• [Angezeigter Text]:
Jetzt funktioniert fast alles so wie vorher, ausser das Tastaturlayout. Ich habe ploetzlich eine englische Tastaturbelegung. Im KDE-Kontrollzentrum kann ich es nicht mehr umstellen (oder ich finde es nicht). In welchem split-Ebuild befindet sich diese Funktion?

EDIT

Hat sich erledigt. Ich habe das Paket kdebase-meta installiert. Damit habe ich wieder den Stand von vorher.

----------

## cryptosteve

Ich stehe gerade vor dem selben Problem, möchte aufs Meta-Paket aber verzichten. Falls noch jemandem etwas zum Fundort vom Tastaturlayout einfällt ... dann würd ich's gerne emergen.  :Smile: 

----------

## cryptosteve

Ok, ich habs mir selbst aus dem kdebase-meta rausgesucht. kde-base/kxkb heißt das Ding.

Für die Suchmaschinen: gentoo kde kontrollzentrum kein tastaturlayout layout split ebuilds

----------

## AmonAmarth

ich wüsste in dem punkt mal gerne was gegen irgendwelche meta ebuild spricht? kde-meta und kdebase-meta macht bei weitem weniger probleme wegen blockenden packeten als die monolithischen ebuils, aus dem grund ist unser netter distributor gentoo ja acuh ab kde-4 komplett auf meta packete was kde angeht umgestiegen, selbst qt-4.4 ist inzwischen gesplittet, bei xorg hat dies acuh keinen abbruch getan, im gegenteil, dadurch konnten fehler bei versionprobleme besser erkannt werden!

• [Benötigte Leistung]:
Schreiben Sie den Abschnitt der Forumsdiskussion zum Tastaturlayout, der mit den Worten „Für die Suchmaschinen: gentoo“ beginnt und mit „besser erkannt werden!“ schließt, noch einmal ab und ersetzen Sie darin „monolithischen“ durch „ungeteilten“. Die Einträge spielen hierbei keine Rolle.

• [Gespeicherte Daten]:
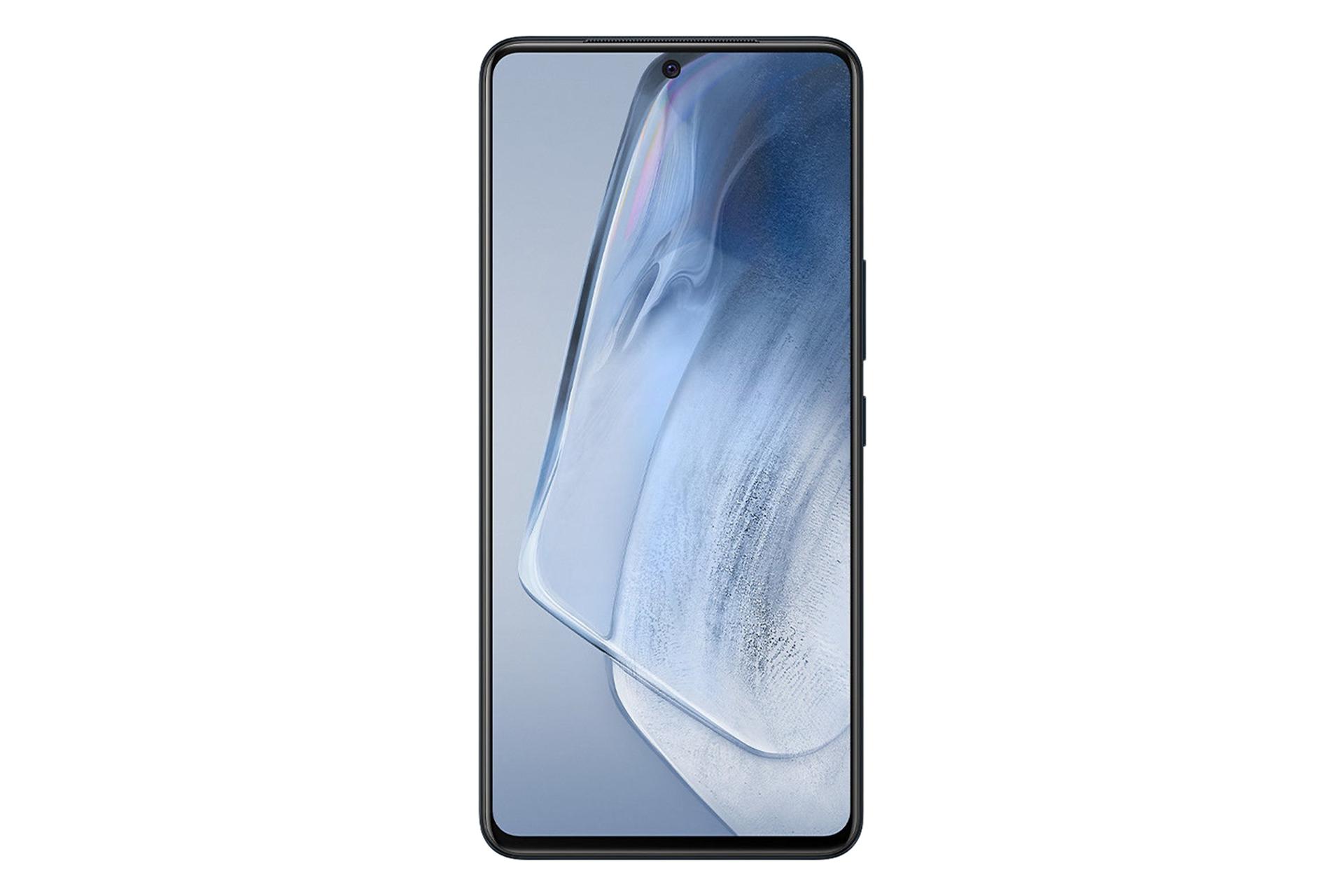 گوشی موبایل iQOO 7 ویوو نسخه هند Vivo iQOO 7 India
==
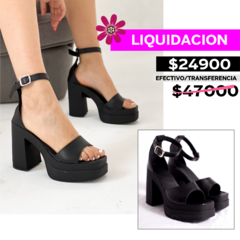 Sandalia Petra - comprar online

• [Schriftliche Antwort]:
Für die Suchmaschinen: gentoo kde kontrollzentrum kein tastaturlayout layout split ebuilds

----------

## AmonAmarth

ich wüsste in dem punkt mal gerne was gegen irgendwelche meta ebuild spricht? kde-meta und kdebase-meta macht bei weitem weniger probleme wegen blockenden packeten als die ungeteilten ebuils, aus dem grund ist unser netter distributor gentoo ja acuh ab kde-4 komplett auf meta packete was kde angeht umgestiegen, selbst qt-4.4 ist inzwischen gesplittet, bei xorg hat dies acuh keinen abbruch getan, im gegenteil, dadurch konnten fehler bei versionprobleme besser erkannt werden!